How to create an S3 Batch Operations Job with Lambda Invoke
Recently, I have been playing a lot with AWS S3 Batch Operations. The service is amazing for processing large amounts of data in parallel. The only downside is that it is not very well documented and there are a few steps to do before you can start processing your data.
Sometimes I prefer a minimum effective dose of a post, so here is an example of creating an AWS S3 Batch Operations job using the AWS SDK for JavaScript (v3) in TypeScript:
Minimal Example
import { S3ControlClient, CreateJobCommand } from "@aws-sdk/client-s3-control";
// Q: why s3-control and not s3?
// A: S3ControlClient is used for account-level operations like Batch Operations,
// while the regular S3Client is for object/bucket-level operations.
// Since Batch Operations work across multiple objects, we need S3ControlClient.
const client = new S3ControlClient({ region: "us-east-1" });
(async () => {
try {
const command = new CreateJobCommand({
AccountId: '123456789012', // Your AWS account ID
Manifest: {
// this defines the manifest format: CSV Format + Bucket and Key fields
Spec: {
Format: "S3BatchOperations_CSV_20180820",
Fields: ["Bucket", "Key"]
},
/**
* this defines the location of the manifest file.
* you need to have:
* - a separate bucket with the manifest file, (same account)
* - the correct etag of the manifest file.
* */
Location: {
ObjectArn: "arn:aws:s3:::my-manifest-bucket/my-manifest.csv",
ETag: "b7f9b5a8f7f1c8a9f9e17f654e92859c"
}
},
Operation: {
// Example: run a Lambda function against each object
LambdaInvoke: {
FunctionArn: "arn:aws:lambda:us-east-1:123456789012:function:my-lambda-fn"
}
},
Report: {
/**
* this defines the location where to put the report file.
* you should have:
* - a separate bucket with the report file, (same account)

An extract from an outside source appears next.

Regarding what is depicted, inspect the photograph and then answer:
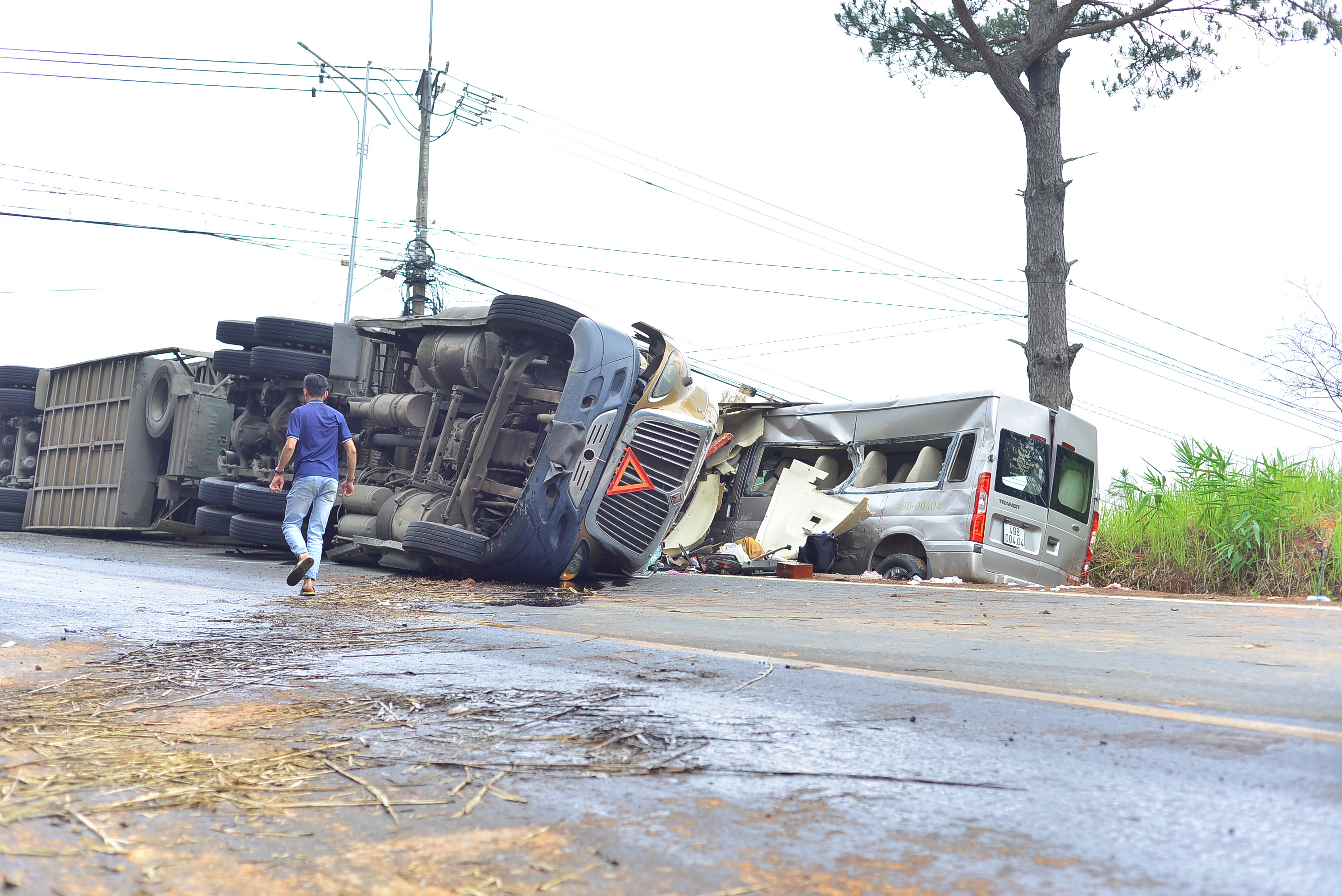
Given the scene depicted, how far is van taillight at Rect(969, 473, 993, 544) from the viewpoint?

* - the correct etag of the report file.
* */
Bucket: "arn:aws:s3:::your-report-bucket",
Format: "Report_CSV_20180820",
Enabled: true,
Prefix: "reports",
ReportScope: "AllTasks",
},
Priority: 1,
RoleArn: "arn:aws:iam::123456789012:role/S3BatchOpsRole",
ConfirmationRequired: false, // by default its true, but
// Reason for false: we want to run the job without confirming
Description: "Your S3 Batch Operations Job"
});
const response = await client.send(command);
console.log("Job created:", response);
} catch (err) {
console.error("Error creating job:", err);
}
})();
For this to run and create an S3 Batch Job, we need to create:
- an IAM role (the role that will perform the operations on the objects)
- a manifest file (all files that we want to process)
- a Lambda function (the function that will perform the operations on the objects)
- a separate bucket for the manifest file (the bucket that will contain the manifest file)
- a separate bucket for the report file (the bucket that will contain the report file)
IAM Role
Create an IAM role with the trust relationship of the role to be assumed by the S3 Batch Operations service:
{
"Version": "2012-10-17",
"Statement": [
{
"Effect": "Allow",
"Principal": {
"Service": "batchoperations.s3.amazonaws.com"
},
"Action": "sts:AssumeRole"
}
]
}
Attach the following IAM policy to the role. so that the role can perform operations on the objects in the bucket:
{
"Version": "2012-10-17",
"Statement": [
{
"Action": [
"s3:PutObject",
"s3:PutObjectAcl",
"s3:PutObjectTagging",
"s3:GetObject",
"s3:GetObjectVersion" // if you are using versioning
],
"Effect": "Allow",
"Resource": "arn:aws:s3:::YOUR-BUCKET-NAME/*"
},
{
"Action": [
"s3:GetObject",
"s3:GetObjectAcl",
"s3:GetObjectTagging",
"s3:ListBucket"
],
"Effect": "Allow",
"Resource": [
"arn:aws:s3:::YOUR-BUCKET-NAME",
"arn:aws:s3:::YOUR-BUCKET-NAME/*"
]
},
]
}
Manifest
Here is an example of a CSV manifest file:
Bucket,Key
my-bucket,prefix/my-object-1
my-bucket,prefix/my-object-2
Note: the entries in the manifest file are separated by a newline.
Lambda Function
The Lambda function is the function that will perform the operations on the objects.